I am having a problem generating an all-atom topology for a protein with an amino acid residue of 6425 on Charmgui. the error that comes is “Error: float() argument must be a string or a number, not 'NoneType”
It looks like CHARMM-GUI ran into an issue because it’s expecting a number but found something missing instead. This usually happens when there’s a problem with the residue numbering (like having an unusually high number such as 6425), missing atom coordinates a non-standard amino acid or a formatting issue in the PDB file. To fix this you can check if the residue numbering is correct and make sure the PDB file is complete and properly formatted and confirm that the residue exists in the CHARMM force field.
[quote=“MDGRO, post:15, topic:11341, full:true”]

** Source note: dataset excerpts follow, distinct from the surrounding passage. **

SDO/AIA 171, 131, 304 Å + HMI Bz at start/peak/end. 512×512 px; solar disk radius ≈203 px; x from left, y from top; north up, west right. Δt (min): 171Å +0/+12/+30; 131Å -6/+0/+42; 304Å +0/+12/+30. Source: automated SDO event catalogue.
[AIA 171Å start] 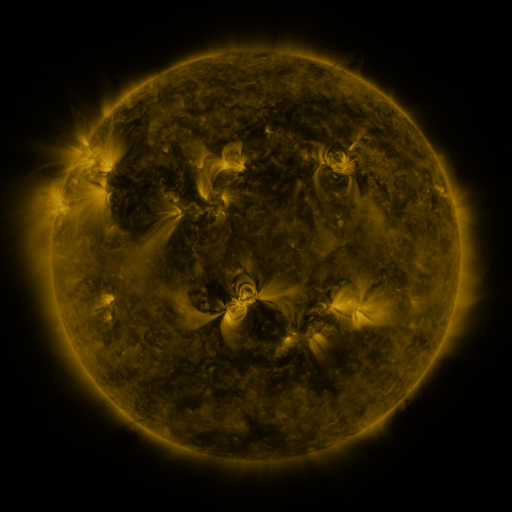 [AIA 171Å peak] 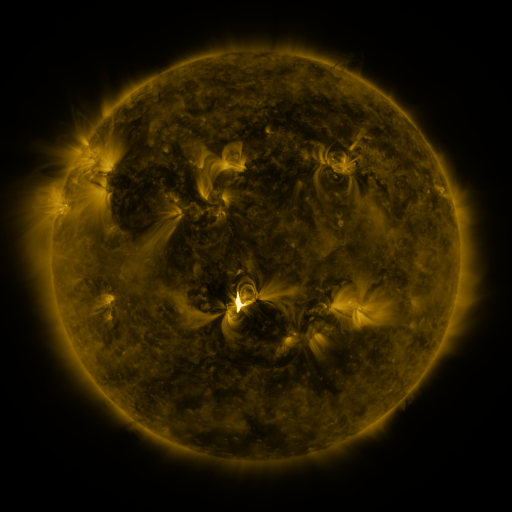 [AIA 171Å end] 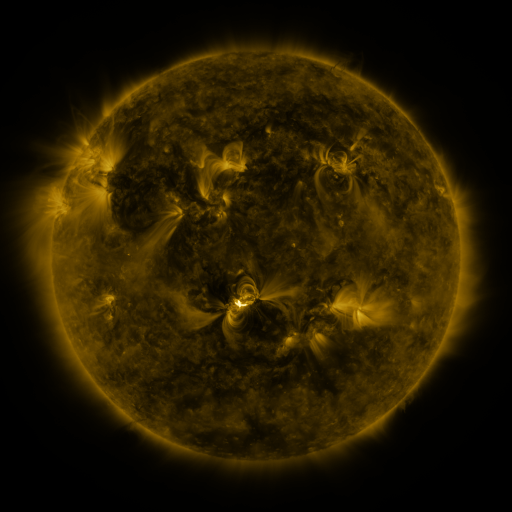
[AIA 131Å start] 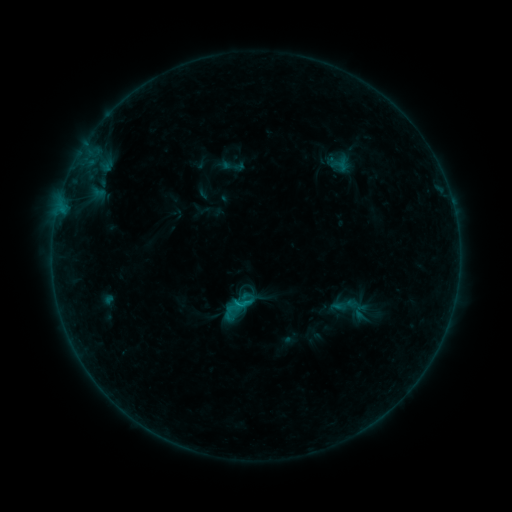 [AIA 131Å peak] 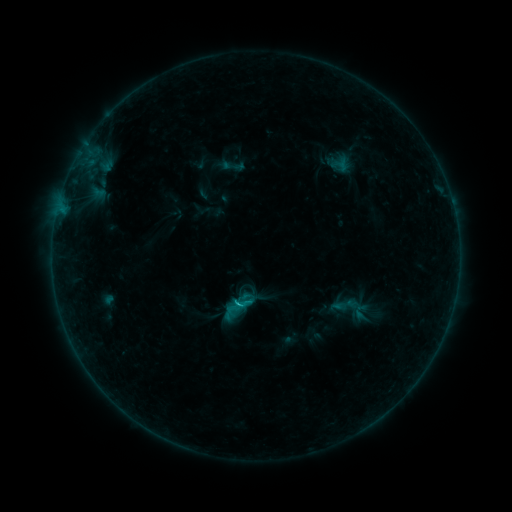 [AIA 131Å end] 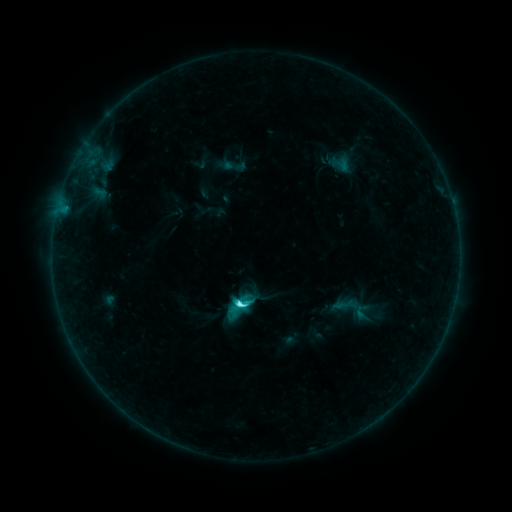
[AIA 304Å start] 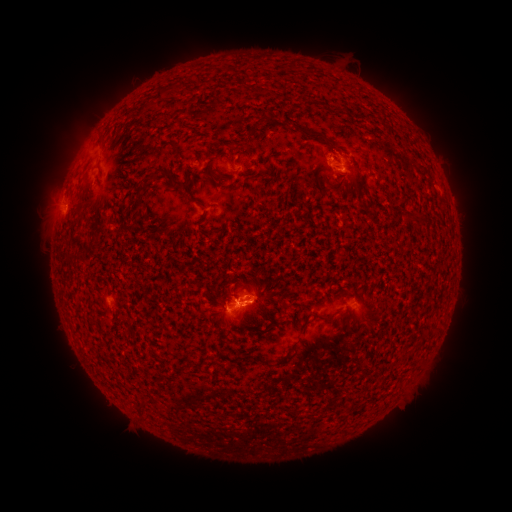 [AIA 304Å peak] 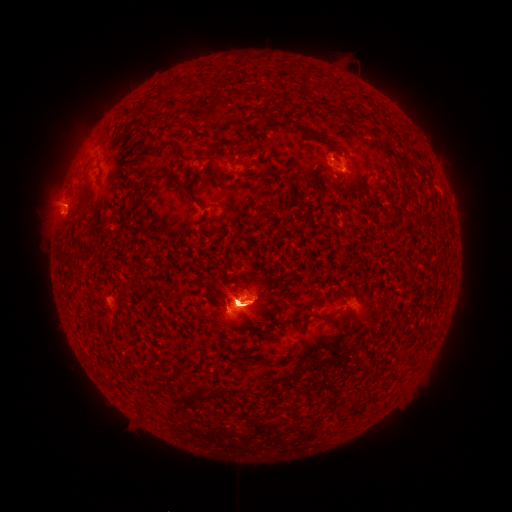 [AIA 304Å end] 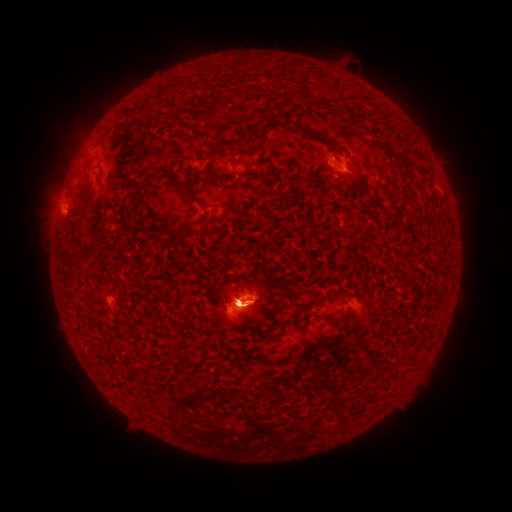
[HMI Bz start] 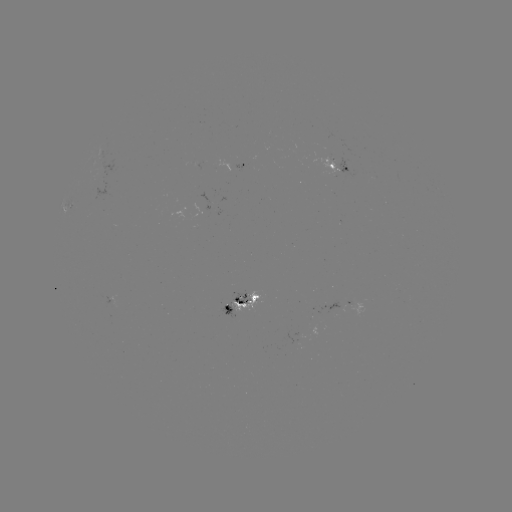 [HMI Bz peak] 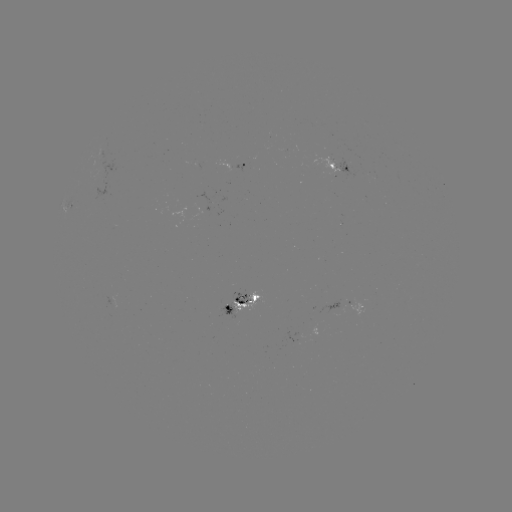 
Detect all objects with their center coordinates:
eruption: (237, 244)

Thank you for your clarification. But it is showing error like this
python2 cgenff_charmm2gmx_py2.py CLA clath_fix.mol2 clath_fix.str charmm36-jul2022.ff
NOTE 1: Code tested with python 2.7.12. Your version: 2.7.18 (default, Dec 9 2024, 18:47:23)
[GCC 11.4.0]
NOTE 2: Please be sure to use the same version of CGenFF in your simulations that was used during parameter generation:
–Version of CGenFF detected in clath_fix.str : 4.6
–Version of CGenFF detected in charmm36-jul2022.ff/forcefield.doc : 4.6
NOTE 3: To avoid duplicated parameters, do NOT select the ‘Include parameters that are already in CGenFF’ option when uploading a molecule into CGenFF.
what FF do i have to use?
The force field i have installed in the latest version i cant able to find any new versions in this?
Any updates in this question?@obZehn@nilanjana88
cla.top (7.6 KB)
This is my topology file but i am facing the above error in this.
Basically what i am trying to do is MD simulation of my molecule which interacts with water at low temperature . For that i am manually editing the topol file(following protein-ligand simulation module in gromacs tutorial). In the place of protein i am taking my manually build optimized molecule and in the place of ligand i am taking water. So basically i am trying to study the interaction between two molecules in the certain temperature.
I followed all the steps but in gmx grompp -f ions.mdp -c solv.gro -p topol.top -o ions.tpr i am facing the above mentioned error. I have attached top file kindly check it.